TalkShoe
- Website type: podcasting host
- Owner: iotum Inc.
- Creator: Dave Nelsen
- Website: www.talkshoe.com
- Commercial: Yes
- Registration: Optional
- Launched: May 2006
- Current status: Active

= TalkShoe =

Podcasting platform

TalkShoe is a community-based podcast hosting, recording, and storage platform that allows users to host or participate in live podcasts that were once called "community calls", or simply a "call" for short. Participants can phone in or join via the Web and are able to have a two-way dialogue with the podcast host and listeners. A call can be syndicated and downloaded after the live show ends as a podcast.

In July 2018, TalkShoe was relaunched by iotum Inc. This relaunch included the addition of several new features, including video and integration with YouTube along with an overhaul of TalkShoe's website.

TalkShoe's name is a play on "talk show," using Ed Sullivan's pronunciation of the word "show" as "shoe".

== Administration ==
TalkShoe was founded in May 2006. It is currently owned by iotum Inc, a teleconferencing and group communications company.

=== Podcasts ===
All TalkShoe hosts are required to register on the website in order to participate; however, guests can listen to a show via the web client without registration. Through the registration process, a user chooses a screen name and is given a unique seven digit PIN.

A podcast is started by using TalkShoe.com's web-based interface to create and categorize the show. A podcast may cover any subject matter the host desires, but may not include forbidden content such as pornographic or racist material. The podcast is assigned an ID number that is used by participants to dial in. The host may then schedule a session of the show and optionally send email or SMS text notifications to invite guests. Once a session is scheduled, the host and their guests may dial in up to 15 minutes before the show is scheduled to begin. Guests may connect to a show using the TalkShoe Live! chat client, telephone, or both.

=== Chat ===
TalkShoe's software allows hosts to start or stop the recording of their podcast, and to mute or unmute the text and voice chat ability of guests in the show. It allows guests to listen to the show in streaming audio if they have not phoned in (the stream is automatically muted when the software senses a voice connection from the same user), or to set a flag indicating they wish to be unmuted (that is, allowed to speak "on the air") if they have phoned in. It allows both host and guests to chat via text-message to each other, and to see who is currently and no longer connected to the show.

== History ==
TalkShoe was launched in May 2006 by Dave Nelsen, a former employee of the FORE Systems telecommunication company. Early talkcasts were by local Pittsburgh personalities, including radio talkshow hosts who simulcast via TalkShoe as another method of broadcasting their show and taking call-ins.
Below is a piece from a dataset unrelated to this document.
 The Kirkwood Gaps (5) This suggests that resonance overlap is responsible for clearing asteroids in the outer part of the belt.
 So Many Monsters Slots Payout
In November 2006, talkshow hosts Amber MacArthur and Leo Laporte decided to start hosting their Net@Nite show via TalkShoe. The large increase in traffic to TalkShoe, both in terms of guests into the Net@Nite show and new listeners and hosts who were introduced to TalkShoe and started shows of their own, caused TalkShoe to put a number of planned features on hold in favor of increasing server capacity.

On January 27, 2007, former Iowa governor Tom Vilsack discussed his presidential policy plans on TalkShoe, appearing on the Regular Guys Show hosted by Kurt Hurner. Vilsack came back onto TalkShoe on the Kurt Hurner Show on August 12, 2008, this time as a representative of the Barack Obama for President campaign. Vilsack took calls from listeners for half an hour.

On July 22, 2010, the company developed a new Wordpress Plugin.

On May 2, 2016, TalkShoe was acquired by iotum Inc.

On July 23, 2018, TalkShoe was relaunched to include several new features, including video and a redesigned website.